A gene delivery/recall system for neurons which utilizes ribonucleotide reductase-negative herpes simplex viruses

Abstract

We present data which show that ribonucleotide (RR)-negative herpes simplex virus type-1 (HSV-1) is a useful vector for gene delivery into neuronal cells. For these studies we used hrR3, a genetically engineered HSV-1 mutant which has an in-frame insertion of the bacterial lacZ gene into the HSV gene that encodes the large subunit (ICP6) of RR. After infection of rat primary sympathetic neuronal cultures with hrR3, the ICP6::lacZ chimeric gene was expressed, as shown by blue staining of the cells upon exposure to X-Gal, a chromogenic beta-galactosidase substrate. When the infection was performed in the presence of acyclovir, hrR3 appeared to become "latent"; neither infectious virus nor beta-galactosidase activity was detectable in these neuronal cultures at 3 weeks after the acyclovir was removed.
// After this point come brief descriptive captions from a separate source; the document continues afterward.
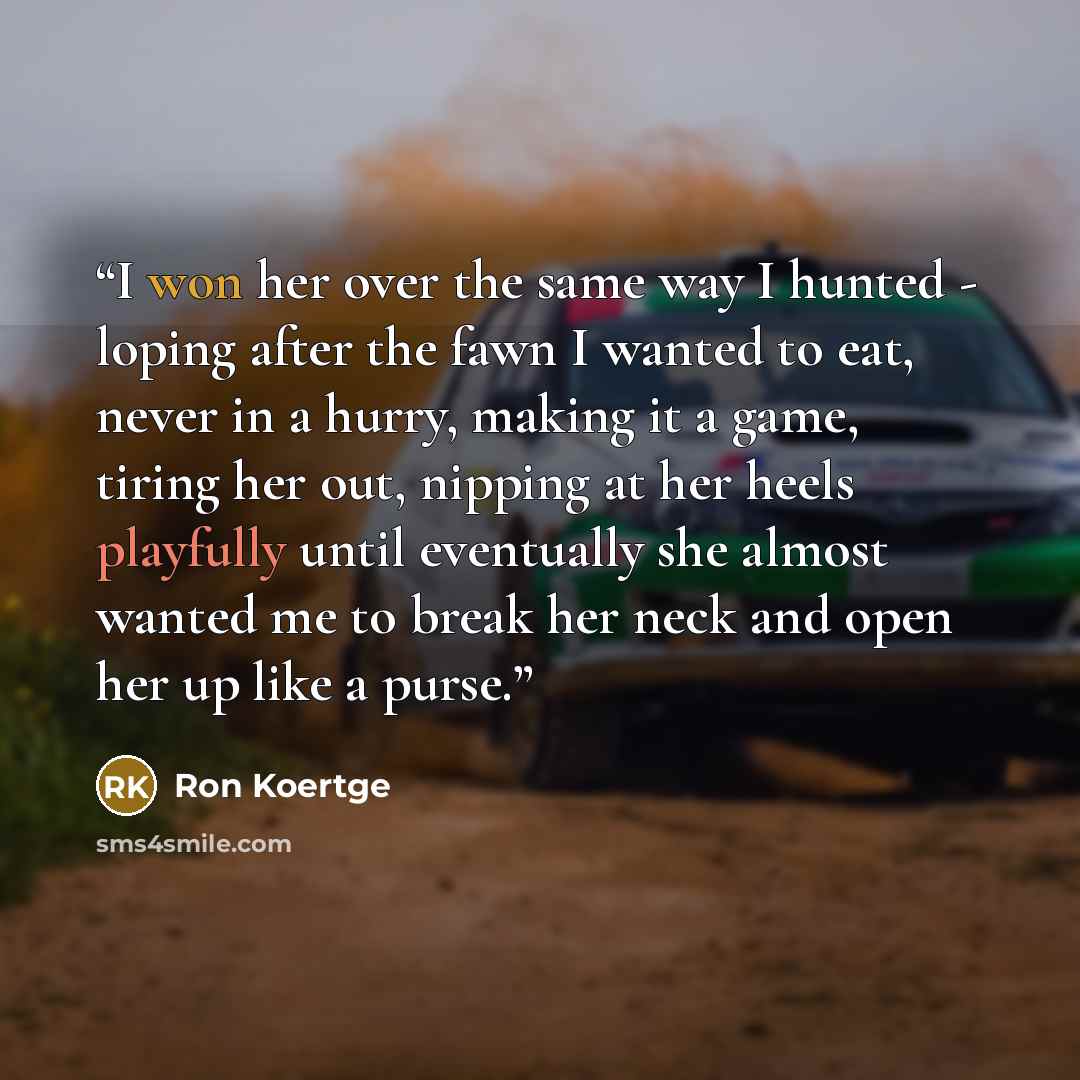 “I won her over the same way I hunted - loping after the fawn I wanted to eat, never in a hurry, making it a game, tiring her out, nipping at her heels playfully until eventually she almost wanted me to break her neck and open her up like a purse.” quote by Ron Koertge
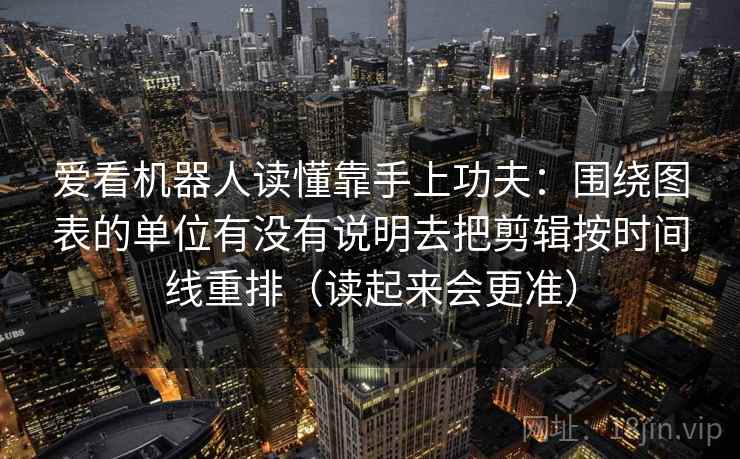 爱看机器人读懂靠手上功夫：围绕图表的单位有没有说明去把剪辑按时间线重排（读起来会更准）  第2张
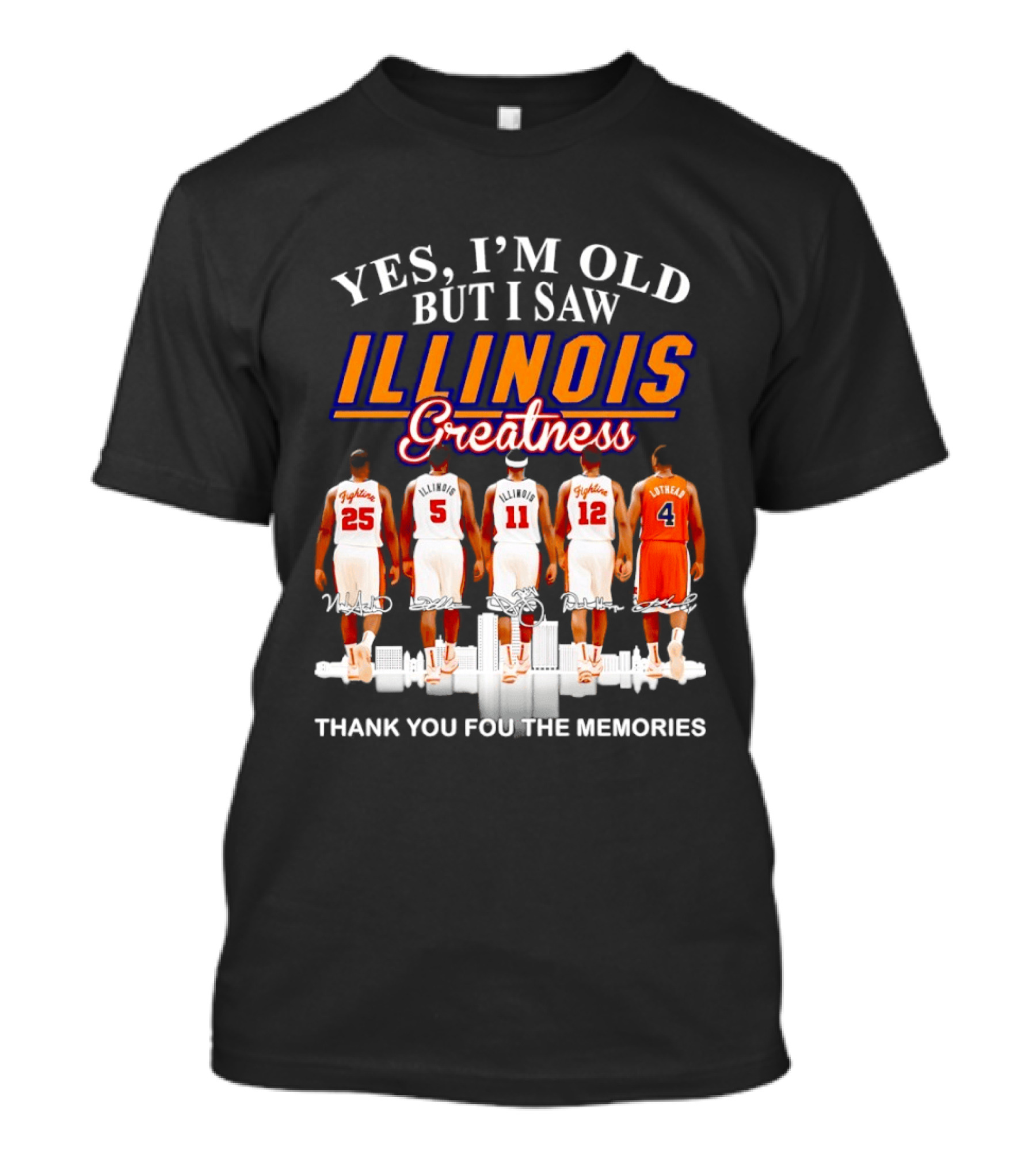 Yes I'm Old But I Saw Illinois Fighting Illini Greatness Thank You For The Memories T-Shirt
However, beta-galactosidase activity was inducible in the "latent" cultures by superinfection with ICP6 delta (a RR-negative deletion mutant) without resulting in the "reactivation" of hrR3 and without apparent cytopathic effects. In contrast, superinfection with ICP6 delta + 3.1, a virus derived by marker rescue of ICP6 delta, resulted in the expression of lacZ, the release of hrR3 into the culture medium, and cytopathic effects. The introduction of a foreign gene into neuronal cells by a RR-negative herpes simplex virus, and the subsequent induction of gene expression by another noncomplementing virus, may constitute a prototype gene delivery/recall system for neurons.